Continuous Monitoring: Holy Grail to FISMA Compliance – Is It or Not?

From: WhiteSpace

by Patrick Dean

Well is it or is it not? Who cares? Let’s take out the debate about whether or not the new FISMA regulations actually do anything for security practices, and face the reality that we, as government entities (whether directly employed by or contractually attached to a government entity), must fulfill our compliance obligations. Those of us who want to actually secure our environments will not only abide by the compliance mandates, but we will also implement security standards and practices that truly improve security within our appointed domains.

With the variant types and levels of threats, the exponential growth in numbers of attempted attacks and the possibility that some threats are state sponsored, federal government security professionals that are responsible for the nation’s information must do everything possible to minimize the attack surfaces provided to our enemies. The days when a Firewall and an antivirus product provided security to our resources are long gone.

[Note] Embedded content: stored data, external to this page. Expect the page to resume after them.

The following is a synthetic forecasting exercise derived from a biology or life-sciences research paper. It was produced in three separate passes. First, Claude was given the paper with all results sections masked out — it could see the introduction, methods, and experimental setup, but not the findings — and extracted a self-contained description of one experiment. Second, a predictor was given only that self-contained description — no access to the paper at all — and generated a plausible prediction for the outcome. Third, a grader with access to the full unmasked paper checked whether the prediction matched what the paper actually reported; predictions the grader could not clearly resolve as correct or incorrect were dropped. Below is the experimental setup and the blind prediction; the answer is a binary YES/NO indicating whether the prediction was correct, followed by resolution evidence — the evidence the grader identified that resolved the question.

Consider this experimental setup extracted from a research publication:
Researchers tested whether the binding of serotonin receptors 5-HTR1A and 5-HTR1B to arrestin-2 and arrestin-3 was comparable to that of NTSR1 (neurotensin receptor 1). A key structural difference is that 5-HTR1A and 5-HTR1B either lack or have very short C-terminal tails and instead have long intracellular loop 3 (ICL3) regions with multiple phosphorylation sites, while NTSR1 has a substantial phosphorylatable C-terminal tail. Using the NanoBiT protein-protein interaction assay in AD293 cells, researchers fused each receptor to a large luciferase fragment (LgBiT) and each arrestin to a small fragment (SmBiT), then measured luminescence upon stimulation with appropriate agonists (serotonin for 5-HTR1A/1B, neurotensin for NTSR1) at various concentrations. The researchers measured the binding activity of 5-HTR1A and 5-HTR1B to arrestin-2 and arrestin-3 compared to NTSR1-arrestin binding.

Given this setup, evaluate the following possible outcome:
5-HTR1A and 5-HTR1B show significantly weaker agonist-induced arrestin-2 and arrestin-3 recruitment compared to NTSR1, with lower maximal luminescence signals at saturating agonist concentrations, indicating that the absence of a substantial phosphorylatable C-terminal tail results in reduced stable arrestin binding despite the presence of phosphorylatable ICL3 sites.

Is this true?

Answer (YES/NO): NO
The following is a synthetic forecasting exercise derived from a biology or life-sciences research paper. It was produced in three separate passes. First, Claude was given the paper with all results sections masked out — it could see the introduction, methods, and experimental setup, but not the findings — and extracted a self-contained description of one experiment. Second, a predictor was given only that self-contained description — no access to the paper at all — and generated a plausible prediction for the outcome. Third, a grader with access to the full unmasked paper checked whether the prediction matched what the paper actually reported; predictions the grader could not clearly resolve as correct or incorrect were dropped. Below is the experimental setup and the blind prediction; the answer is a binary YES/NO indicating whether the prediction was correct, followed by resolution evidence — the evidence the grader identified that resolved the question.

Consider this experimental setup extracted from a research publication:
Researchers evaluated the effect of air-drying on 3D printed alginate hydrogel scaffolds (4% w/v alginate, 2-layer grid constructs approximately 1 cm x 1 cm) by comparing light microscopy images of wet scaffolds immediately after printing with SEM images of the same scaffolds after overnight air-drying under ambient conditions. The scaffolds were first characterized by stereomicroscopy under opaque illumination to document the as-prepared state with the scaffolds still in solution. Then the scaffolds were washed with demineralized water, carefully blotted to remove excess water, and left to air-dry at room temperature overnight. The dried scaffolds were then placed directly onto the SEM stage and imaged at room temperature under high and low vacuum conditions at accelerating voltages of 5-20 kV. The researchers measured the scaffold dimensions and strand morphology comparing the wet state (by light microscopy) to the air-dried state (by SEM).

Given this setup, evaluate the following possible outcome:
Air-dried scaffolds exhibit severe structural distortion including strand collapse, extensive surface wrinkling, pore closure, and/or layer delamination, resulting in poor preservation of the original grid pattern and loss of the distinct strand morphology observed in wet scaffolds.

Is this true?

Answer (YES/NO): NO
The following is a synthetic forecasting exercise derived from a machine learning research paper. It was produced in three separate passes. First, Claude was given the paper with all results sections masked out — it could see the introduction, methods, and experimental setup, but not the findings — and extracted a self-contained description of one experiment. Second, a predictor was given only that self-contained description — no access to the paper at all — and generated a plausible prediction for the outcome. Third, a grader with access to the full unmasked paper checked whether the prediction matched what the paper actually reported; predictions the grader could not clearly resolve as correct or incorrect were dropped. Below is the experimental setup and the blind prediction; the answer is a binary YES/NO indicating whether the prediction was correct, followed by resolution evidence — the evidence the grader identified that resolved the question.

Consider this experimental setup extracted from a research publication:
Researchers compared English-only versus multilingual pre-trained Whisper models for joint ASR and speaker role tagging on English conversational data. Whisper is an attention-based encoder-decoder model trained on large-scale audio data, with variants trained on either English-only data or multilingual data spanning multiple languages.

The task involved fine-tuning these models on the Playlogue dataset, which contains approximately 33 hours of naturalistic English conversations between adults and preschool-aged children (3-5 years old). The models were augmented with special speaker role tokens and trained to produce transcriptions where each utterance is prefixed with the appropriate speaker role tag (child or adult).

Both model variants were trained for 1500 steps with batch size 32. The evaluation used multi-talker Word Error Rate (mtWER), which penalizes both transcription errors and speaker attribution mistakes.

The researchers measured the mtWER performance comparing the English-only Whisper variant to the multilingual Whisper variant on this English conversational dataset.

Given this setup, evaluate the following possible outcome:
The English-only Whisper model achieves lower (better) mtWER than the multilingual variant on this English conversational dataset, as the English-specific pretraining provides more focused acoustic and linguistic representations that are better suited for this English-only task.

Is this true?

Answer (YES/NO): YES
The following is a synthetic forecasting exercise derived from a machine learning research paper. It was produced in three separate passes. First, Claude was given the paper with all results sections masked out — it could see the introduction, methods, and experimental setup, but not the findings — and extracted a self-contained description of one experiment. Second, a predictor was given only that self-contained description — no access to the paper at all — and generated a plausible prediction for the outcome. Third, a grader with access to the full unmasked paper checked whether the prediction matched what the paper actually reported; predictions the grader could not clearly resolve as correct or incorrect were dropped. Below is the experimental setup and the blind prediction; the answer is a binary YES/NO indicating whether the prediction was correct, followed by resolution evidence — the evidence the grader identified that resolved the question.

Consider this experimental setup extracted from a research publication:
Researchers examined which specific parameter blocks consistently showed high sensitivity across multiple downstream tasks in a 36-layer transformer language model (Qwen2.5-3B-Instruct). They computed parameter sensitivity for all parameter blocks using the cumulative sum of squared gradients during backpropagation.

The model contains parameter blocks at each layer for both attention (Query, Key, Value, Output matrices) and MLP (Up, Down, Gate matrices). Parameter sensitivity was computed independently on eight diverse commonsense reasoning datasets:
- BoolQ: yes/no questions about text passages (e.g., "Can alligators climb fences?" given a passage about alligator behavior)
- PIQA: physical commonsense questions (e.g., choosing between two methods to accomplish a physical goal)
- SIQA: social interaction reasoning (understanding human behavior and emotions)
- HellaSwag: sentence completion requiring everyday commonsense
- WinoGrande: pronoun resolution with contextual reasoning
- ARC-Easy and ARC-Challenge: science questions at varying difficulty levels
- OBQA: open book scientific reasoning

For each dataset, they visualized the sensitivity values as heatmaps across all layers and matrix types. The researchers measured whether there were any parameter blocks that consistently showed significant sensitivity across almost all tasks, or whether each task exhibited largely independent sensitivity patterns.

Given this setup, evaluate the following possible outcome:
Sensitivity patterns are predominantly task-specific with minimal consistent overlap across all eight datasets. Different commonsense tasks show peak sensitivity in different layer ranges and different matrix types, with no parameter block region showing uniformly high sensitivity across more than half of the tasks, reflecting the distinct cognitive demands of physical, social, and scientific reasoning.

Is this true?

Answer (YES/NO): NO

We must utilize a Defense-in-Depth strategy to minimize our vulnerabilities. Defense-in-Depth relies on a layered stack of defense technologies joined together into a mesh, that properly designed and implemented, can provide a high level of fortification for our enterprises. These layers have typically been comprised of products such as: Firewalls, DMZ’s. Intrusion Prevention Systems, encryption technologies, VPN’s and antivirus products. Stopping short of the goal of complete protection, our endpoints have been a particular problem for security professionals. For years, protection for our endpoints has been based on blacklisting antivirus products. We all know that blacklist based antivirus products have their shortcomings. Application whitelisting based products not only overcome the shortcomings of antivirus products, but add addition functionality that most antivirus products do not or cannot perform.

“Lockdown” application whitelisting is a technology that has been around for many years and has been successfully deployed in narrowly focused controlled environments such as SCADA systems and fixed function devices. Advanced Threat Protection, which encompasses application whitelisting as well as memory protection and trusted change mechanisms, has matured to the place where it is being deployed and successfully maintained in large enterprises, including the Federal Government.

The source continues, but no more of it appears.